Yes, Dodger Stadium has a tarp
And then the rain came.
Lynn pitched through a downpour in the bottom of the fourth inning. Both dugouts appeared irritated with the situation as pools of rain started to form on the infield and the umpires let Lynn keep on chugging. Managers Dave Roberts and Oliver Marmol both shouted from at crew chief Alan Porter as the rain intensified. Between innings, Porter paused play, but the field was already soggy with water – and the tarp took a bit to fit right.
Yes, there’s a tarp at Dodger Stadium.
No, it’s not used much.
The rain delay was the first at Dodger Stadium since April 7, 2015.
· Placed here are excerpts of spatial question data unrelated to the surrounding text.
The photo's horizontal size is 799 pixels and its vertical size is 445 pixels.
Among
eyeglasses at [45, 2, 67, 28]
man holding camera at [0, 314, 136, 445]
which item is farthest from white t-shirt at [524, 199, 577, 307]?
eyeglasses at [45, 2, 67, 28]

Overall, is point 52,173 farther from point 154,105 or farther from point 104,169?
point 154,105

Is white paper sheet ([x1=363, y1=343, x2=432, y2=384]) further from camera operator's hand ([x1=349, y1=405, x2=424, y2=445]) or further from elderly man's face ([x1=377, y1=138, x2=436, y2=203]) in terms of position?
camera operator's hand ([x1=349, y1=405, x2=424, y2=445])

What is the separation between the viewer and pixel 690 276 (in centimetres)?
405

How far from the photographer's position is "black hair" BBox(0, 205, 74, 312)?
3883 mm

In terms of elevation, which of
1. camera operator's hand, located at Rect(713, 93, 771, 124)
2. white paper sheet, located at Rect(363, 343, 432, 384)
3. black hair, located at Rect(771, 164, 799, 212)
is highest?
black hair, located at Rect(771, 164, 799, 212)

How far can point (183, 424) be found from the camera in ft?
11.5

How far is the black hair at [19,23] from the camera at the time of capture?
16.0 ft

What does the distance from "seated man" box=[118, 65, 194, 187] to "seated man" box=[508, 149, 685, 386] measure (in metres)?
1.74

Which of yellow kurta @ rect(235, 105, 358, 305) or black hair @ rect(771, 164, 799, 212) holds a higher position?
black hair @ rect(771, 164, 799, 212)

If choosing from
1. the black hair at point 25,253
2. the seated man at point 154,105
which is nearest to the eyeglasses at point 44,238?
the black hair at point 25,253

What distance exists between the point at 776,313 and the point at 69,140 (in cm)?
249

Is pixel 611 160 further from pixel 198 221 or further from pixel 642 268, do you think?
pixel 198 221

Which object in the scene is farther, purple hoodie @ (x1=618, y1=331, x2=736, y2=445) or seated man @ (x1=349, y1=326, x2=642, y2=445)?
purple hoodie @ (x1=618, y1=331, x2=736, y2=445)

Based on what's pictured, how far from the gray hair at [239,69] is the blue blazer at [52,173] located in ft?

When the tarp was removed, the foul lines had to be redrawn and some of the standing water sopped up. The infield still had a puddle-gloss to it when play resumed. Yamamoto, who had held the Cardinals to one hit through four when the rain started, was back on the mound to pitch the top of the fifth inning.
Lynn would not be.
That’s where the game first pivoted
After safecracking the bases-loaded jam in the first inning, Lynn pushed through three more innings, and by the time the fourth ended he had retired eight consecutive Dodgers. When he did not return to the mound after the rain delay, the Dodgers capitalized.
They had some help.
Reliever Matthew Liberatore walked two of the first three batters he faced, and both of those walks became runs. That same trio of former MVPs that Lynn put on base in the first inning only to leave them there got on base against Liberatore – and did not stay. Betts walked and scored on Freeman’s RBI groundball single. Shohei Ohtani followed Betts’ walk with a walk of his own, and when Smith skipped a grounder past a diving Donovan, Ohtani scored for a 2-0 lead.
It took a throw from right fielder Burleson not a pitch from Liberatore to get the Cardinals out of the inning. Burleson caught a fly ball, and he threw a strike home so that catcher Ivan Herrera could tap Freeman for the inning-ending double play.